Financial Aid

Financial aid applications for Spring 2024 classes are now closed. 

Please note that our financial aid application process has been improved and expanded. 

The Arnold Greenfield Financial Aid program now provides four full, need-based awards to community members to cover tuition for a course offered through the Poetry Center's Classes & Workshops program. Four full awards  are awarded each term (fall, spring, and summer). The Poetry Center is grateful for this generous financial support of poets and writers in our Southern Arizona community.

Who is Eligible

Any community member with financial need is eligible to apply with the exception of Poetry Center employees and interns. The award must be used during the season for which it was conferred. You need only attest to financial need: i.e., the inability to pay a course's tuition without financial strain.

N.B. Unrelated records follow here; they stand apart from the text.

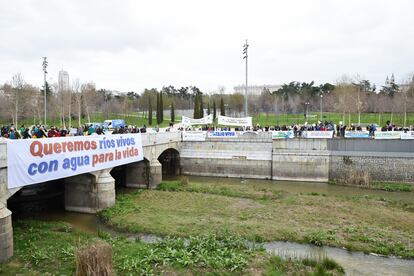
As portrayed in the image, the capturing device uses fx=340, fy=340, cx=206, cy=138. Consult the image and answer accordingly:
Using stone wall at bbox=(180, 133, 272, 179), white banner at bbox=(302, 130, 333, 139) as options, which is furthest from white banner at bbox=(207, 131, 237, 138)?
white banner at bbox=(302, 130, 333, 139)

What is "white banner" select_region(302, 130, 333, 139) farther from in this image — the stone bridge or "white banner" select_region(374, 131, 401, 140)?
the stone bridge

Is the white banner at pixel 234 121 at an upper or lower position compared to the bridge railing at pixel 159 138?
upper

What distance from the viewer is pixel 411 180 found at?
30.5 metres

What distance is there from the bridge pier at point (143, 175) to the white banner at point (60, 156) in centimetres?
391

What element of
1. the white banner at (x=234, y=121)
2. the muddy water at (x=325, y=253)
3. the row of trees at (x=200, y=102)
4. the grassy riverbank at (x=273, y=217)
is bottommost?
the muddy water at (x=325, y=253)

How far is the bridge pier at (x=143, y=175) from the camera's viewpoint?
2892 cm

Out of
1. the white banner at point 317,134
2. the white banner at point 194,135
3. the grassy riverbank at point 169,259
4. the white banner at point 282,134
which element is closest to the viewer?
the grassy riverbank at point 169,259

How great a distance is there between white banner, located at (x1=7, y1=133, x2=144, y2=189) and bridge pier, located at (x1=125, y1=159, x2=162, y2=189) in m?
3.91

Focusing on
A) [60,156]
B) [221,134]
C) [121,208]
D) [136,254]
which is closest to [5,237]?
[136,254]

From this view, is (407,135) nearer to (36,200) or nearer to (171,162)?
(171,162)

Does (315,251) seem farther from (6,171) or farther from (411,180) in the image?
(411,180)

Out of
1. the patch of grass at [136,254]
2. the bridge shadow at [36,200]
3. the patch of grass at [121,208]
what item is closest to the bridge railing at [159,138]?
the patch of grass at [121,208]

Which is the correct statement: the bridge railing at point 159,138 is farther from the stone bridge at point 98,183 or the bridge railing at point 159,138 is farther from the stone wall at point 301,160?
the stone wall at point 301,160

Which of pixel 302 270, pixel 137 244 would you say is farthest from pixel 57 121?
pixel 302 270
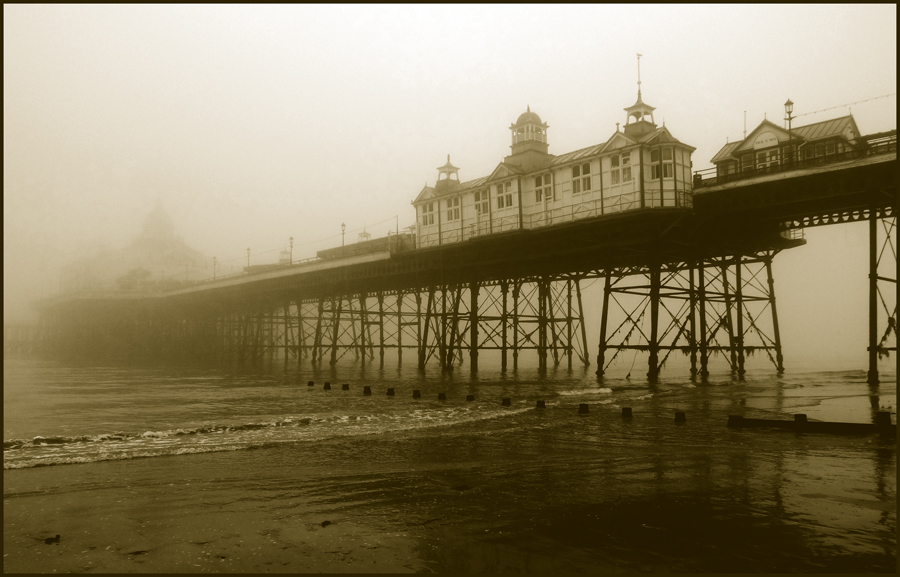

Financial aid is awarded by lottery and may be applied to any course a recipient wishes.

How to Apply

The window for Spring 2024 financial aid opportunities will open December 5th, 2023 at 10:00 AM local time and close December 11th, 2023 at 5:00PM. Apply here. 

There is a simple, free online application managed via the user-friendly electronic submissions manager Submittable, through which our course registration process is also managed. You will be asked for your contact information, a declaration of need, and your course preference.

Four qualified applicants are selected at random and notified, by email or telephone, in advance of the course's open registration date. At that time they will be manually enrolled in the courses they choose. 

Applicants not selected will also receive notification in advance of course registration.

Please be in touch with any questions or concerns: valenzuela9@arizona.edu

Arnold Greenfield

Arnold Greenfield was born in Philadelphia in 1946. A creative writing course in his senior year of high school sparked an interest in poetry which continued throughout his lifetime.

A true lover of the arts, he apprenticed in his teens as a jewelry maker with a Philadelphia silversmith and continued to pursue his interest in jewelry making through and after his college years. He studied classical guitar and like many of his generation soon turned his attention to folk music.

Poetry remained his abiding love, and he graduated with a degree in Creative Writing from the University of Wisconsin, Madison in 1968.

Ever the romantic, Arnold took the "European tour" several years after college, fell in love with a French woman, Danielle, as she emerged from a Paris metro stop, and fulfilled his dream of living on the left Bank of Paris. There Arnie continued his love of Danielle and writing, while teaching English as a second language.

Arnie was unfortunately diagnosed with Multiple Sclerosis when he was 27 and died of the disease years later.

His funeral was held in Père Lachaise Cemetery where we hope some of his ashes may have drifted off and brushed the graves of the many writers Arnie admired so much during in his lifetime.